**Description of the task:** Translate this sentence from the Hurricane Lili passage into Spanish: "Hurricane models are no good if they can’t predict how the storm will behave, so Lili’s sudden drop in intensity generated a lot of interest."

==== Exercise passage

As Hurricane Lili churned toward landfall on the night of October 4, she had escalated from a Category 2 to a Category 4 storm and there was real concern that she might go all the way to the most dangerous level, a Category 5.

Greg Stone
LSU oceanographer Greg Stone

In the LSU Hurricane Center, state climatologist Jay Grymes, LSU oceanographer Greg Stone, and others were intently watching the storm, tracking it through the center’s instruments and supplying advice to state emergency officials in preparation for the big hit.

“This was a system that was ready to strengthen,” Grymes said. “It had all the factors in its favor. It took on a near perfectly symmetrical shape, which is representative of big storms.”

Suddenly and against all expectations, Lili dropped down to a Category 2 storm approximately four hours before making landfall. The considerably weaker hurricane dragged a storm surge across the marshes of South Louisiana and blew through the towns of Kaplan and Abbeville less powerfully than anyone expected, confounding all the predictions and the hurricane models.

Hurricane models are no good if they can’t predict how the storm will behave, so Lili’s sudden drop in intensity generated a lot of interest.

“One idea was that Lili came over cool water that Isidore churned up, but Greg’s data showed otherwise,” Grymes said. Lili passed right over one of the instruments in Stone's Wave-Current Surge Information System (WAVCIS), one of a series of instruments that measures water temperature, wave height, direction, current speed, and meteorological conditions.

========
==== Supplied information

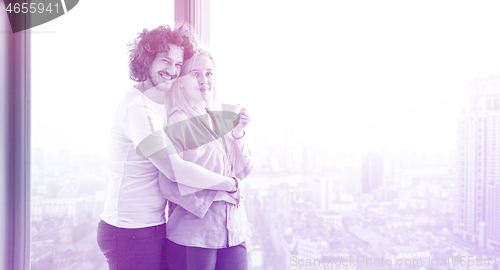 Image of young couple enjoying morning coffee by the window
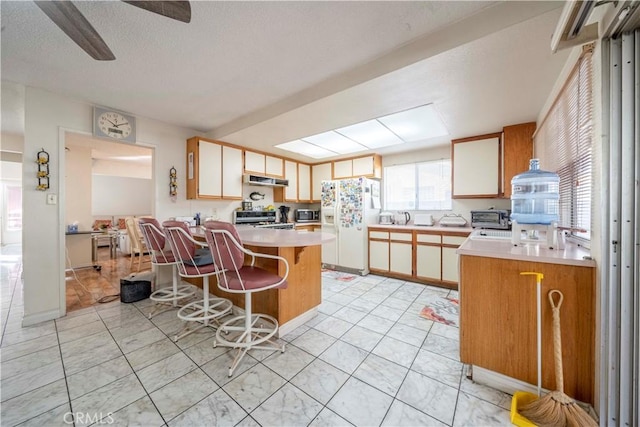 kitchen featuring range, a center island, white fridge with ice dispenser, a kitchen bar, and light tile patterned flooring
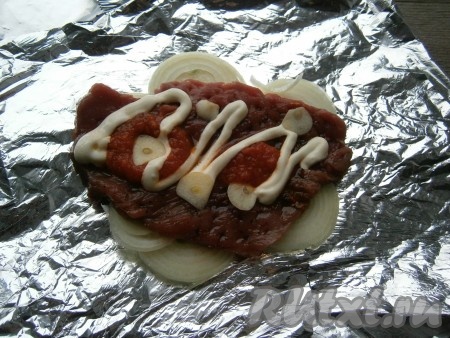 Лук и чеснок очистить. Лист фольги сложить вдвое, на фольгу выложить 1 луковицу, нарезанную кружочками. На лук поместить 1 отбивную из говядины, смазать мясо острым томатным соусом, выложить на него по несколько пластинок чеснока и сверху - сметану или майонез. 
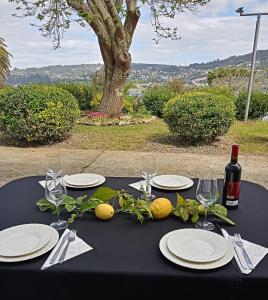 蓬特德乌梅Hostal San Cristobal - Pontedeume的一张带盘子和玻璃杯的黑桌和一瓶葡萄酒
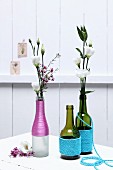 Various bottled wrapped in colourful cord and used as vases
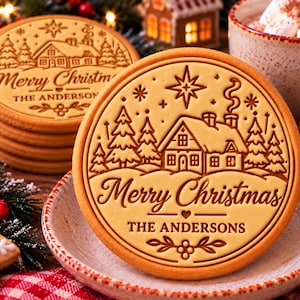 May include: A round, light brown cookie featuring an embossed winter scene with a house, pine trees, and a star. The text reads Merry Christmas and THE ANDERSONS, with a small heart and floral accents centered below the text.
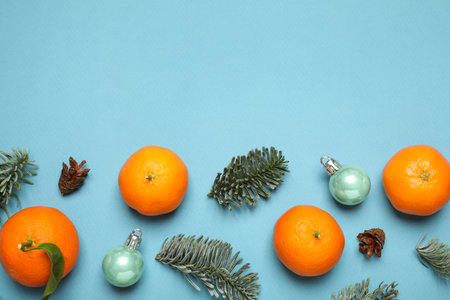 Composition with Christmas balls and tangerines on light blue background, flat lay. Space for textの写真素材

========

**Solution for this task:** Los modelos de huracanes no sirven de nada si no pueden predecir cómo se comportará la tormenta, por lo que la repentina disminución de intensidad de Lili generó mucho interés.